More than a hundred artists, including Hollywood stars, recently condemned Israeli occupation forces’ murder of prominent Palestinian journalist Shireen Abu Akleh. Film directors including Pedro Almodovar, Mira Nair, Jim Jarmusch, Carol Morley, Boots Riley, Asif Kapadia, Ken Loach, and Mike Leigh decried the hypocrisy of Western governments who “have rushed to impose blanket boycotts and sanctions in response to Russia’s illegal invasion of the Ukraine”, while they “continue to fund and shield Israel’s decades-long occupation and grave human rights violations against Palestinians”. The artists, including actors Susan Sarandon, Miriam Margolyes, Tilda Swinton, Mark Ruffalo, Kathryn Hahn and Eric Cantona concluded:
“There must be no double standards when it comes to the basic human right to freedom from persecution and oppression and the right to life and to dignity”.
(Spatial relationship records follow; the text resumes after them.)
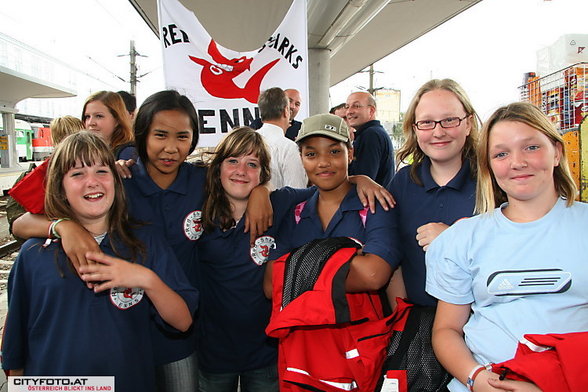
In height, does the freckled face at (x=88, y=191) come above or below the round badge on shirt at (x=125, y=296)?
above

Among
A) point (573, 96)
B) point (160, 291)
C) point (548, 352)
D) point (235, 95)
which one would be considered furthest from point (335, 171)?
point (573, 96)

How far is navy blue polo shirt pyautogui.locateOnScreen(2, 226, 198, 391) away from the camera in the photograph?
1630 mm

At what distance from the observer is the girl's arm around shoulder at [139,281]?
1587 millimetres

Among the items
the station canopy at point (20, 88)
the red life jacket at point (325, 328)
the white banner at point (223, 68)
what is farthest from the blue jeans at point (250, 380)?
the station canopy at point (20, 88)

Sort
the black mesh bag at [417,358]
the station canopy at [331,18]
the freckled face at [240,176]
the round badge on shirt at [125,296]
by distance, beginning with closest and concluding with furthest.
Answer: the black mesh bag at [417,358]
the round badge on shirt at [125,296]
the freckled face at [240,176]
the station canopy at [331,18]

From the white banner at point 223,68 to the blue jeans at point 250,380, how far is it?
2526 millimetres

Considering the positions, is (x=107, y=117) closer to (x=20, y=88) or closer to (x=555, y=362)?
(x=555, y=362)

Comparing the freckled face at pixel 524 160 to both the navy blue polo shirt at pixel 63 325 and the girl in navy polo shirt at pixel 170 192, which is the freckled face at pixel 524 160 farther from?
the navy blue polo shirt at pixel 63 325

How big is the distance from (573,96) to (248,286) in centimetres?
444

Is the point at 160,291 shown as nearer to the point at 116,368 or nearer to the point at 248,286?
the point at 116,368

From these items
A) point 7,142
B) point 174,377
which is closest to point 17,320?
point 174,377

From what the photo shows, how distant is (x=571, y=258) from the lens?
52.5 inches

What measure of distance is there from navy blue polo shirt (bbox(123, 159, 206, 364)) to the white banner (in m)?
1.96

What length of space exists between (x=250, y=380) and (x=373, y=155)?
9.00ft
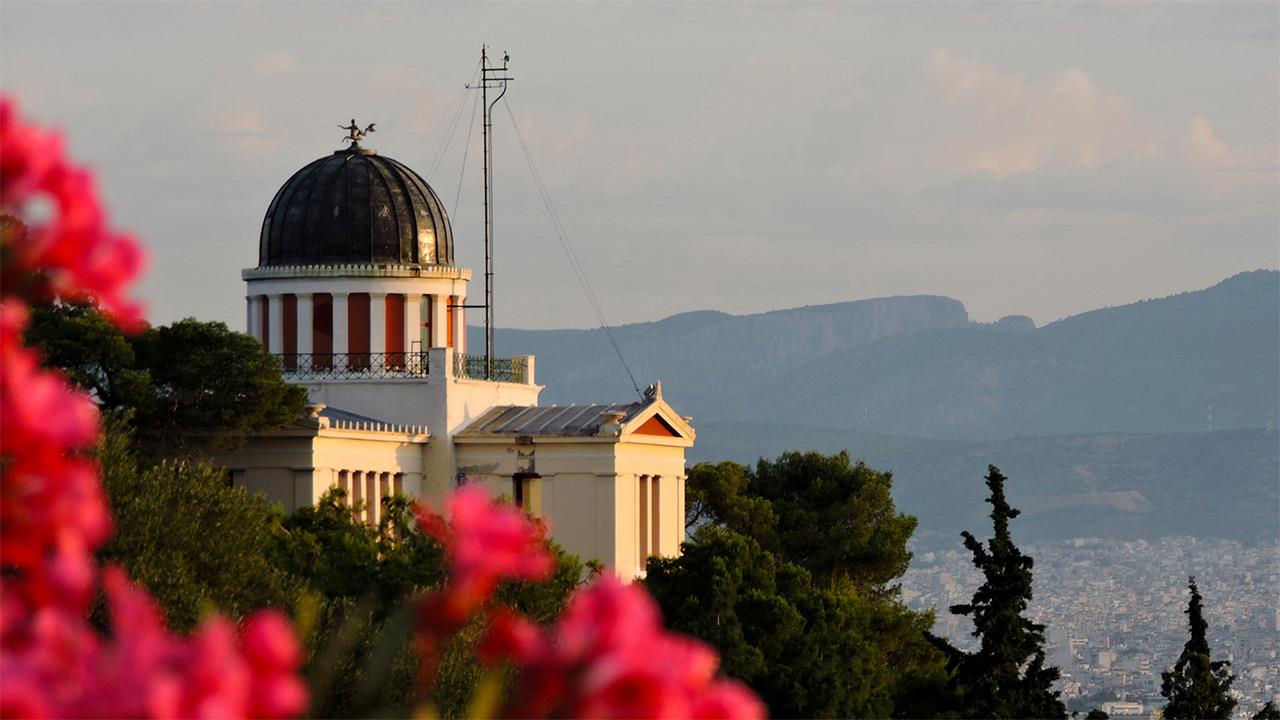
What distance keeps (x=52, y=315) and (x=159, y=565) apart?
2017 cm

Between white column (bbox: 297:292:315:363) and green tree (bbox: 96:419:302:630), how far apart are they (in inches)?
1105

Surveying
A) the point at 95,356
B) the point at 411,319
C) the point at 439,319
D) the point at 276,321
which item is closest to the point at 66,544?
the point at 95,356

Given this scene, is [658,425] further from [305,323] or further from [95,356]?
[95,356]

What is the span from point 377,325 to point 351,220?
3497 millimetres

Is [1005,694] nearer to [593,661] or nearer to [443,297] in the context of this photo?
[443,297]

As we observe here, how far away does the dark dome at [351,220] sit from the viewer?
84062 mm

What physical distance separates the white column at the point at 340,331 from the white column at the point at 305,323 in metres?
0.79

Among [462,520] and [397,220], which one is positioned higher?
[397,220]

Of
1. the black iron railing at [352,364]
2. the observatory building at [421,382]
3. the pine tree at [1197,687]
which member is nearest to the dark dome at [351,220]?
the observatory building at [421,382]

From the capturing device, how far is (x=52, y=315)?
219 ft

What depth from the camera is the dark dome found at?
276 ft

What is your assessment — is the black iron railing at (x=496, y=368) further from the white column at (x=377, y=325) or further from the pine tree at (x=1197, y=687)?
the pine tree at (x=1197, y=687)

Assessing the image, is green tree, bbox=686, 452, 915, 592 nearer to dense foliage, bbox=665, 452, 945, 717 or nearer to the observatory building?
dense foliage, bbox=665, 452, 945, 717

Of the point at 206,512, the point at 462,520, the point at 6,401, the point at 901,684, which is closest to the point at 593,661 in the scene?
the point at 462,520
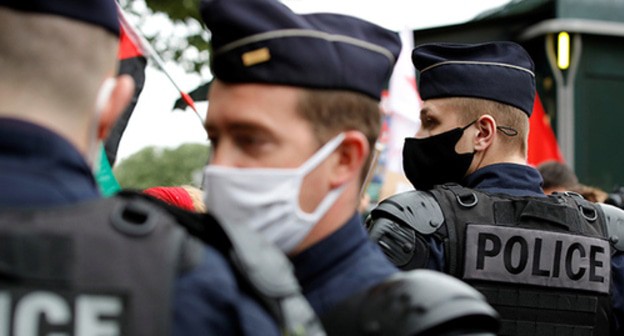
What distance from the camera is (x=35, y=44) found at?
1.77 m

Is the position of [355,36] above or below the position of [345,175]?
above

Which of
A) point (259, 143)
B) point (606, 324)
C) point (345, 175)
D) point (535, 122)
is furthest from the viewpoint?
point (535, 122)

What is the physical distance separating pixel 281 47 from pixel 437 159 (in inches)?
71.5

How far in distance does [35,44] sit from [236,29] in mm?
535

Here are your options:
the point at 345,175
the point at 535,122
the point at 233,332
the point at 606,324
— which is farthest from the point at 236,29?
the point at 535,122

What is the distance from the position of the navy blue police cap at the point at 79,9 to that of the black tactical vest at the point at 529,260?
1.84 meters

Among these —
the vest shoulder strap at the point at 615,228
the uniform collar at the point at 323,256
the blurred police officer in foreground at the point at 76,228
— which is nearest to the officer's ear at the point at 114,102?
the blurred police officer in foreground at the point at 76,228

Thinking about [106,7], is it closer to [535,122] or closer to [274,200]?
[274,200]

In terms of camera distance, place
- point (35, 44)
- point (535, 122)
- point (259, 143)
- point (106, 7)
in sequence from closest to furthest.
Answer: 1. point (35, 44)
2. point (106, 7)
3. point (259, 143)
4. point (535, 122)

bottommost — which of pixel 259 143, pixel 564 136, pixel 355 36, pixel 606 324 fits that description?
pixel 564 136

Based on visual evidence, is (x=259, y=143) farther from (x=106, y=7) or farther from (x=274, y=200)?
(x=106, y=7)

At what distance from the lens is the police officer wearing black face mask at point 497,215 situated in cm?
349

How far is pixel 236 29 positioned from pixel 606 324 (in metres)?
2.15

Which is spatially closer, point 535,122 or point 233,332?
point 233,332
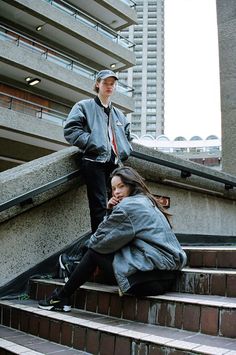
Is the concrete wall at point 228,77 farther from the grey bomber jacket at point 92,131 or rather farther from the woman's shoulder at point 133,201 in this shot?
the woman's shoulder at point 133,201

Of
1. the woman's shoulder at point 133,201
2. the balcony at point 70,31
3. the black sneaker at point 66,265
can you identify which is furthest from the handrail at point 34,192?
the balcony at point 70,31

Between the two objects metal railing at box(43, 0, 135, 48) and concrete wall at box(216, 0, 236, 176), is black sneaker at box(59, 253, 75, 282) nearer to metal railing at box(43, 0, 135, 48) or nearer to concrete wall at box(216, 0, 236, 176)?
concrete wall at box(216, 0, 236, 176)

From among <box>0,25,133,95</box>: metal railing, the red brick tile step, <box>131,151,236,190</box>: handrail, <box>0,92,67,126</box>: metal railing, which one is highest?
<box>0,25,133,95</box>: metal railing

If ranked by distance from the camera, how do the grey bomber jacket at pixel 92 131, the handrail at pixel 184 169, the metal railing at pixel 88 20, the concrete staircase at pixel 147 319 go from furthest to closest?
the metal railing at pixel 88 20 < the handrail at pixel 184 169 < the grey bomber jacket at pixel 92 131 < the concrete staircase at pixel 147 319

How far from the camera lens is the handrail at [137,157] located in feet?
11.8

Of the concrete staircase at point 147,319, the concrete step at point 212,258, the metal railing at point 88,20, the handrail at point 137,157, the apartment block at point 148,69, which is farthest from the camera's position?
the apartment block at point 148,69

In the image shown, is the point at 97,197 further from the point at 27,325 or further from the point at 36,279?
the point at 27,325

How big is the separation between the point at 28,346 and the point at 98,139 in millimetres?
1972

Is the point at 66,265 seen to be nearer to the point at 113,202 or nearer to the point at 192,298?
the point at 113,202

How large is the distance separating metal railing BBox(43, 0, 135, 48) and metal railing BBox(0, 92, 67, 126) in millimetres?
6148

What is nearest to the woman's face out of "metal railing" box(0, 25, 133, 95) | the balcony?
"metal railing" box(0, 25, 133, 95)

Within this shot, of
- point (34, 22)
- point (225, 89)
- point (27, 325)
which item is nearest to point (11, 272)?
point (27, 325)

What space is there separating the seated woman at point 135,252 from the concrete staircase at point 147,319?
162 mm

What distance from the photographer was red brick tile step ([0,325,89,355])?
267 centimetres
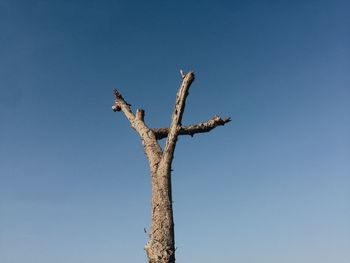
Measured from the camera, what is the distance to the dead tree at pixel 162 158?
8594 mm

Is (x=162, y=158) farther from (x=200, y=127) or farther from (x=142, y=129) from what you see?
(x=200, y=127)

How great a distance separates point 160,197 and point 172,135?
69.5 inches

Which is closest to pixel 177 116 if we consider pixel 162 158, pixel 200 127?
pixel 200 127

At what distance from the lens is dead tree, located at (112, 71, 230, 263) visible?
859 centimetres

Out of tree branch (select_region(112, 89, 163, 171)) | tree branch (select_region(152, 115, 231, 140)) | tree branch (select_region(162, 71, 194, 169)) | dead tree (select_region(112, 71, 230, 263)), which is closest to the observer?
dead tree (select_region(112, 71, 230, 263))

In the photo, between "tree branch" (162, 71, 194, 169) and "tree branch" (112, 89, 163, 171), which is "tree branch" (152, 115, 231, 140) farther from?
"tree branch" (162, 71, 194, 169)

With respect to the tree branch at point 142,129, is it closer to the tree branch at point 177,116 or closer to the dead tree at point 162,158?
the dead tree at point 162,158

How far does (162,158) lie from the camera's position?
9.81 meters

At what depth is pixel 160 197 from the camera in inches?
360

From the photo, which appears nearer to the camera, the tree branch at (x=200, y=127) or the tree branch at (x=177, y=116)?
the tree branch at (x=177, y=116)

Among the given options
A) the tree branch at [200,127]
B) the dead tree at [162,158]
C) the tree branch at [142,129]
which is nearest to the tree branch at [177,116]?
the dead tree at [162,158]

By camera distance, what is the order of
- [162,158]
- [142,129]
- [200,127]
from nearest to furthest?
[162,158], [142,129], [200,127]

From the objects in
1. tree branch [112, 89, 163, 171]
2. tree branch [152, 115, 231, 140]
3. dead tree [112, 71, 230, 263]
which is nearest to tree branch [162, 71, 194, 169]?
dead tree [112, 71, 230, 263]

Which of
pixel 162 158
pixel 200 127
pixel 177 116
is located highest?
pixel 200 127
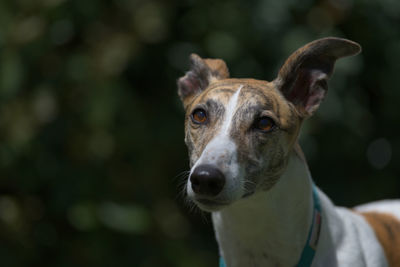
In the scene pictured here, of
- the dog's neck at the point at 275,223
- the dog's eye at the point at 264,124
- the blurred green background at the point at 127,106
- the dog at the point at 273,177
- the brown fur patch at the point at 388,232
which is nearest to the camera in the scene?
the dog at the point at 273,177

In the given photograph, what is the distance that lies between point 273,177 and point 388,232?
97 centimetres

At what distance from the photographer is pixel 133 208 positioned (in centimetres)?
509

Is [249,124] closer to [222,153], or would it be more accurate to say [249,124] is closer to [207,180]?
[222,153]

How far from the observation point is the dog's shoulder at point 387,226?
120 inches

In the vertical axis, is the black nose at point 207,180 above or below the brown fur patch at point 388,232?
above

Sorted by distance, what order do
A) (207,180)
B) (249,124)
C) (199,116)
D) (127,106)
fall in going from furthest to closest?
(127,106), (199,116), (249,124), (207,180)

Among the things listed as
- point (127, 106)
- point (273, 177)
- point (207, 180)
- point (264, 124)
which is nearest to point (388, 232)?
point (273, 177)

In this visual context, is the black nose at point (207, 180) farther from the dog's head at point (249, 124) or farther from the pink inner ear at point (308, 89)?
the pink inner ear at point (308, 89)

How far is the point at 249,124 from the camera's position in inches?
102

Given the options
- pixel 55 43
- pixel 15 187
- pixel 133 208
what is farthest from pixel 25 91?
pixel 133 208

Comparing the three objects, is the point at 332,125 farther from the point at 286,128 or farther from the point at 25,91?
the point at 25,91

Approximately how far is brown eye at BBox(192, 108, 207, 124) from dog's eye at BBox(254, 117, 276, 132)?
0.26 m

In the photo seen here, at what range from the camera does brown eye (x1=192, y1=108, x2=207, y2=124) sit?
2.70 meters

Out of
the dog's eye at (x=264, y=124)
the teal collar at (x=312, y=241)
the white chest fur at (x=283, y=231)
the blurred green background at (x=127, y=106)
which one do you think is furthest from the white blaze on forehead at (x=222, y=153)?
the blurred green background at (x=127, y=106)
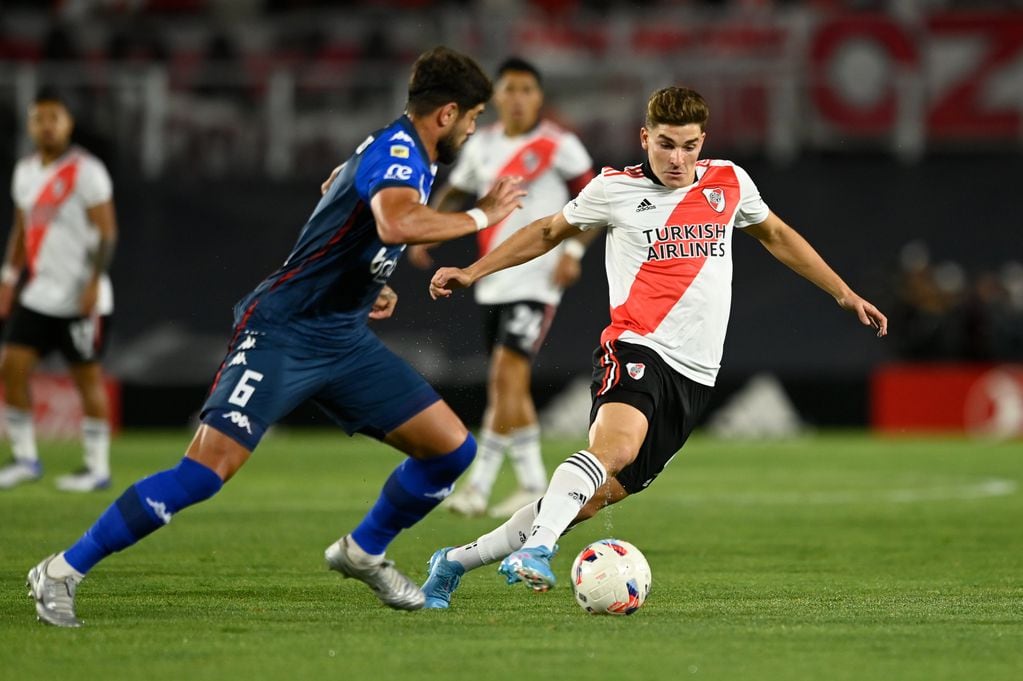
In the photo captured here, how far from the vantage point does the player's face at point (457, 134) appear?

These film professionals join thousands of international artists who have called for effective measures to hold apartheid Israel to account for its brutal oppression of Palestinians. More than two hundred queer filmmakers have pledged not to submit films to or otherwise participate in “events partially or fully sponsored by complicit Israeli institutions until Israel complies with international law and respects Palestinian human rights”. Actors including Gael García Bernal, Maxine Peake, Peter Capaldi, Viggo Mortensen, Harriet Walter and Charles Dance endorsed “meaningful solidarity with Palestinians struggling for their human rights under international law”.
Indigenous Palestinians, inspired partly by the international boycotts against apartheid in South Africa, are calling for international artists, including documentary filmmakers, to show meaningful solidarity with our struggle by refusing to screen with film festivals and institutions that are complicit in Israel’s regime of apartheid, military occupation, and settler-colonialism.
Doc Edge is complicit through its art-washing partnership with apartheid Israel. We urge all film professionals to boycott it until it drops the Israeli embassy as an official festival supporter.
The BDS movement categorically rejects censorship and upholds the universal right to freedom of expression as stipulated in the United Nations’ International Covenant on Civil and Political Rights (ICCPR).
The institutional boycott we are calling for is in harmony with this right. Beyond the scope of BDS guidelines for the international cultural boycott of Israel, activists may still choose to advocate a “common sense” boycott against a documentary film that, say, incites to racial hatred, whitewashes war crimes, tries to normalize apartheid and military occupation, etc.
While these “common sense” boycotts are outside the realm of BDS, no documentary film should have a free pass to promote the violation of international law, whether it is an Israeli, US or NZ production; consistently applying the same principle to all. Any film institution that programmed such a film would expect “common sense” boycotts from conscientious film audiences.